*TASK*: Extend the account of the Halloween MasqueRave at Harvard, starting right after its final sentence.

*PASSAGE FOR REVIEW*:
________

All this makes me wonder, what happens when the touchy-feely-togetherness types that run the Dunster, Eliot and Adams house committees decided to break the rule of stereotypes--how about a Samurai dance? Or better yet, a Halloween MasqueRave? "I think it's cool," explained Natalie Boutin, chair of the Dunster committee. "It brings together the whole campus."

Right, okay, put a check in the togetherness column...but what about sanity? What about some semblance of order? I mean, there I was, a lame excuse for an American flag (you know you're in a liberal bastion when wearing red, white and blue provokes the refrain, "Republican, right?") wandering through a packed Adams dining hall. Walking by the platform (a moon is dancing with Madonna's book (the dress is Mylar and she wears a $49.95 price tag. The music is pounding. There's a cage...and more costumes: a woman dressed as spider-woman, a guy dressed as Quatto from "Total Recall," and another as, in his words, "a Spee guy." This was as close to chaos as Harvard gets.

________

*SUPPLIED INFORMATION*:
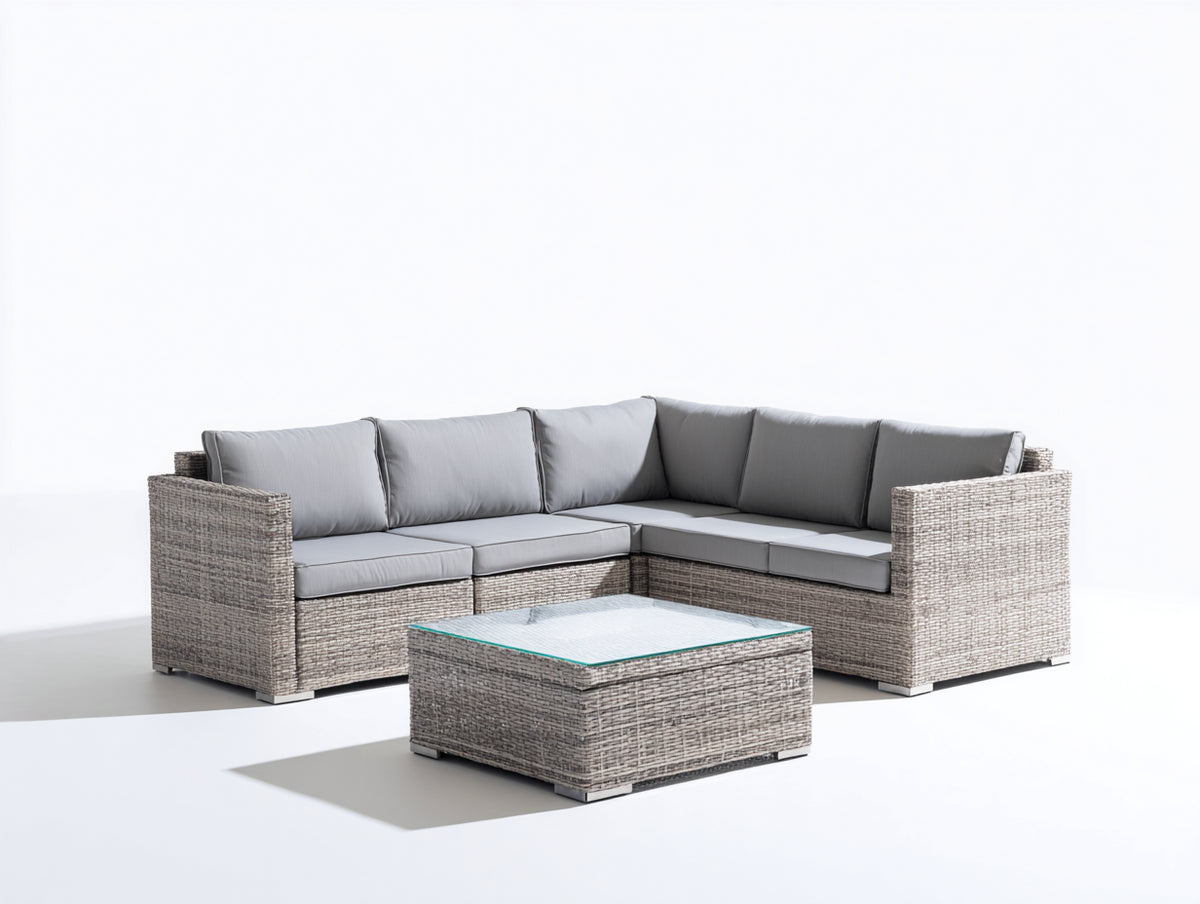 Canapé de jardin - rotin synthétique-tissu-verre - 248 x 248 x 76 cm - gris clair-grège-transparent - style contemporain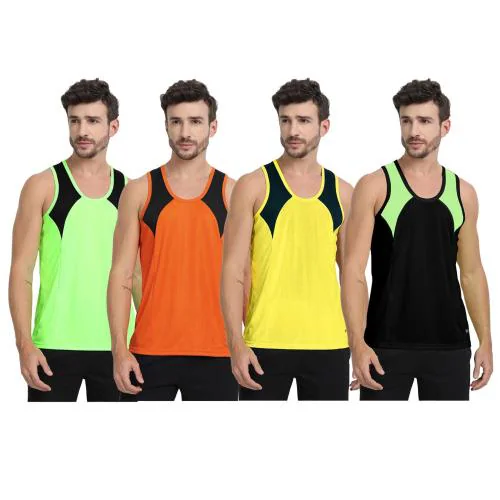 FTX Drifit Mens Roundneck Sports Pack of 4 Vest (727_1-727_3-727_9-727_10)_XL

________

*ANSWER TO THIS EXERCISE*:
Maybe it was coincidence that the Adams-Eliot-Dunster get-together turned into a throbbing mass of transvestites and extra-terrestrials but I doubt it. And people there couldn't get enough of the stuff. The crowd was stupefying--even the police seemed overwhelmed. It seemed to me that Harvard's fundamental principle of "diversity on the outside, homogeneity on the inside" was being violated and, like when you cross the streams, "that would be bad."

I stopped at the Crimson later that night to comfort several colleagues chained to reality as they struggled to close out an election supplement. The Crimson, however, was not spared from the chaos. There was a party upstairs in our rental space and, as in Adams House, the music throbbed and the feet pounded overhead. Unlike Adams, though, the Crimson building was not constructed for all-purpose use. Each drum sequence shook the support beams. "The place," a friend said, "is going to crumble. Those people will come crashing through the roof, into the newsroom." We agreed that the computer network would be the first to go. That would be bad enough, we decided, but even worse, we'd then get scooped on the "Crimson collapses" story by the Indy.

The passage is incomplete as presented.